===== Data supplied =====
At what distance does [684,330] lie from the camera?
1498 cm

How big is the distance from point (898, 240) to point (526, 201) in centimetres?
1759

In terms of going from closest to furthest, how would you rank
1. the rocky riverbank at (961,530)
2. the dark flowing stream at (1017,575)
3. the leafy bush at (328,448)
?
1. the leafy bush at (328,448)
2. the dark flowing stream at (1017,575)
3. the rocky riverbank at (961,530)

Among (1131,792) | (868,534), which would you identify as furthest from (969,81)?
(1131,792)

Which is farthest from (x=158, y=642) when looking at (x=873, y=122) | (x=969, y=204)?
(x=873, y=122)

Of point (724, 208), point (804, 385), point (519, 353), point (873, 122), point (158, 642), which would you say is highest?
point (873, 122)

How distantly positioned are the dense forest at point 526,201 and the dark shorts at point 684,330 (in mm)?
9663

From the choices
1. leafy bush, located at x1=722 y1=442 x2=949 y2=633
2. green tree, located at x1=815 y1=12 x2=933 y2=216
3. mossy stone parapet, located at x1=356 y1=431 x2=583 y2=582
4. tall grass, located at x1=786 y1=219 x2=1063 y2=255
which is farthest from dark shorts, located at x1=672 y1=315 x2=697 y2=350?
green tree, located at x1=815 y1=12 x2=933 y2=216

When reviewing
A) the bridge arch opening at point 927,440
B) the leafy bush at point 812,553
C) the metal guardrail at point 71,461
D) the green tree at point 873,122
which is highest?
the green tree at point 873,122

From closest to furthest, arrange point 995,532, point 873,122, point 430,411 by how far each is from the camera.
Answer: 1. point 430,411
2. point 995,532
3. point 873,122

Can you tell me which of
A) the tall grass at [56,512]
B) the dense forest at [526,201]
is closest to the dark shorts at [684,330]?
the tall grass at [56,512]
=====
Exercise aim: Copy out all of the records above word for word.

Solved problem:
At what distance does [684,330] lie from the camera?
1498 cm

How big is the distance from point (898, 240) to point (526, 201) in centimetres?
1759

In terms of going from closest to furthest, how would you rank
1. the rocky riverbank at (961,530)
2. the dark flowing stream at (1017,575)
3. the leafy bush at (328,448)
?
1. the leafy bush at (328,448)
2. the dark flowing stream at (1017,575)
3. the rocky riverbank at (961,530)

Among (1131,792) | (868,534), which would you identify as furthest from (969,81)?
(1131,792)

Which is farthest from (x=158, y=642) when looking at (x=873, y=122) | (x=969, y=204)?
(x=873, y=122)

Of point (724, 208), point (804, 385), point (519, 353), point (873, 122), point (158, 642), which would you say is highest?
point (873, 122)

How distantly positioned are the dense forest at point 526,201 and the dark shorts at point 684,330 (in mm)?
9663

From the choices
1. leafy bush, located at x1=722 y1=442 x2=949 y2=633
2. green tree, located at x1=815 y1=12 x2=933 y2=216
3. mossy stone parapet, located at x1=356 y1=431 x2=583 y2=582
4. tall grass, located at x1=786 y1=219 x2=1063 y2=255
which is farthest from dark shorts, located at x1=672 y1=315 x2=697 y2=350?
green tree, located at x1=815 y1=12 x2=933 y2=216

When reviewing
A) the bridge arch opening at point 927,440
B) the leafy bush at point 812,553
C) the metal guardrail at point 71,461
D) the green tree at point 873,122
which is highest?
the green tree at point 873,122

From closest to furthest, arrange point 995,532, point 873,122, point 430,411 by how far each is from the camera.
Answer: 1. point 430,411
2. point 995,532
3. point 873,122

Can you tell me which of
A) the tall grass at [56,512]
B) the dense forest at [526,201]
is closest to the dark shorts at [684,330]?
the tall grass at [56,512]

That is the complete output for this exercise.